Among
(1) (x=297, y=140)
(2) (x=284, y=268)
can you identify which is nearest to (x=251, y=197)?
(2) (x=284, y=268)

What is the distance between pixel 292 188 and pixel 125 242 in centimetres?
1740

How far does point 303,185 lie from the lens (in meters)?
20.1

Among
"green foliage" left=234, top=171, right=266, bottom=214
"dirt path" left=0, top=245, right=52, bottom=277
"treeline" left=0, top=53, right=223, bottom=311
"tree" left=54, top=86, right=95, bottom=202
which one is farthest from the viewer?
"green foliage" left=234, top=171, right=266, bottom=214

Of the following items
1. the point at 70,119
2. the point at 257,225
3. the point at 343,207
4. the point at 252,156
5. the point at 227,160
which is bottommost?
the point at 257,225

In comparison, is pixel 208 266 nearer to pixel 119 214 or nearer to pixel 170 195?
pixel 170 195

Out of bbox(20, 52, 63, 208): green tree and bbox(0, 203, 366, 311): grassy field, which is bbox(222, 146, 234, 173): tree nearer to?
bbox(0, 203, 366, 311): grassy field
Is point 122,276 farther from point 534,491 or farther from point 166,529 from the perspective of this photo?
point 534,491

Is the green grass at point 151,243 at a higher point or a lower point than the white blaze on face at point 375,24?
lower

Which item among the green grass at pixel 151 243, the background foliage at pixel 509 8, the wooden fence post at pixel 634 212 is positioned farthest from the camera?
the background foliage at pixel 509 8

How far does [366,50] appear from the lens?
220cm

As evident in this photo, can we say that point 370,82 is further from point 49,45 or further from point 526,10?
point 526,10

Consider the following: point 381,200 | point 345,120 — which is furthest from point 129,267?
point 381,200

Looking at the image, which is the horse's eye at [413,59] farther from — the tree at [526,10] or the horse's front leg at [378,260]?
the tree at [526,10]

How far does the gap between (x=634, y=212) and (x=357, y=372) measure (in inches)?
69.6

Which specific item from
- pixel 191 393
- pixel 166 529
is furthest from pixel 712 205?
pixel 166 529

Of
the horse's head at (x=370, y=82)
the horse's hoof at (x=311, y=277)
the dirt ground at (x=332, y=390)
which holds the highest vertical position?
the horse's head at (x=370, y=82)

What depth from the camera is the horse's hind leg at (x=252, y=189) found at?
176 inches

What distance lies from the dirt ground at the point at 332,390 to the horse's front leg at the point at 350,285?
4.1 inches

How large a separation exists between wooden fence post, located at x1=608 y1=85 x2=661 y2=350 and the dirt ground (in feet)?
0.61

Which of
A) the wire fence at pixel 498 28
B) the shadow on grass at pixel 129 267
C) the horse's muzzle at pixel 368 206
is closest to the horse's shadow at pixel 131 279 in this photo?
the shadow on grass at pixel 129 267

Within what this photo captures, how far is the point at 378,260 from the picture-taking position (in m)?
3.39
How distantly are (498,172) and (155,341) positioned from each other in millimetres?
+-------+
## Exercise requirements
Reproduce all of the material above, line for line and unchanged, from its first line through its last.

## Response to the task
Among
(1) (x=297, y=140)
(2) (x=284, y=268)
can you identify which is nearest to (x=251, y=197)?
(2) (x=284, y=268)

What is the distance between pixel 292 188 and pixel 125 242 in centimetres?
1740

How far does point 303,185 lie from the lens (in meters)?
20.1

Among
"green foliage" left=234, top=171, right=266, bottom=214
"dirt path" left=0, top=245, right=52, bottom=277
"treeline" left=0, top=53, right=223, bottom=311
"tree" left=54, top=86, right=95, bottom=202
which one is farthest from the viewer?
"green foliage" left=234, top=171, right=266, bottom=214

Of the following items
1. the point at 70,119
2. the point at 257,225
3. the point at 343,207
4. the point at 252,156
5. the point at 227,160
which is bottommost?
the point at 257,225

In comparison, is pixel 208 266 nearer to pixel 119 214 or nearer to pixel 170 195?
pixel 170 195

Out of bbox(20, 52, 63, 208): green tree and bbox(0, 203, 366, 311): grassy field, which is bbox(222, 146, 234, 173): tree nearer to?
bbox(0, 203, 366, 311): grassy field
Is point 122,276 farther from point 534,491 or farther from point 166,529 from the perspective of this photo?
point 534,491

Is the green grass at point 151,243 at a higher point or a lower point than the white blaze on face at point 375,24?
lower

Which item among the green grass at pixel 151 243, the background foliage at pixel 509 8, the wooden fence post at pixel 634 212 is positioned farthest from the camera?
the background foliage at pixel 509 8

How far does [366,50] appear from the lens?
220cm

As evident in this photo, can we say that point 370,82 is further from point 49,45 or further from point 526,10?
point 526,10

Consider the following: point 381,200 | point 345,120 — which is furthest from point 129,267?
point 381,200

Looking at the image, which is the horse's eye at [413,59] farther from — the tree at [526,10] or the horse's front leg at [378,260]?
the tree at [526,10]

How far does the gap between (x=634, y=212) and (x=357, y=372) measure (in inches)?
69.6

Which specific item from
- pixel 191 393
- pixel 166 529
is furthest from pixel 712 205?
pixel 166 529

Of
the horse's head at (x=370, y=82)
the horse's hoof at (x=311, y=277)
the dirt ground at (x=332, y=390)
which holds the highest vertical position?
the horse's head at (x=370, y=82)

What depth from the camera is the horse's hind leg at (x=252, y=189) found at?
176 inches

What distance lies from the dirt ground at the point at 332,390 to the horse's front leg at the point at 350,285?
4.1 inches

How large a separation exists between wooden fence post, located at x1=608 y1=85 x2=661 y2=350 and the dirt ground (in feet)?
0.61

Which of
A) the wire fence at pixel 498 28
B) the shadow on grass at pixel 129 267
C) the horse's muzzle at pixel 368 206
is closest to the horse's shadow at pixel 131 279 in this photo?
the shadow on grass at pixel 129 267

Within what this photo captures, how far is the point at 378,260 from the picture-taking position (in m)?
3.39
How distantly are (498,172) and (155,341) positioned from each other in millimetres?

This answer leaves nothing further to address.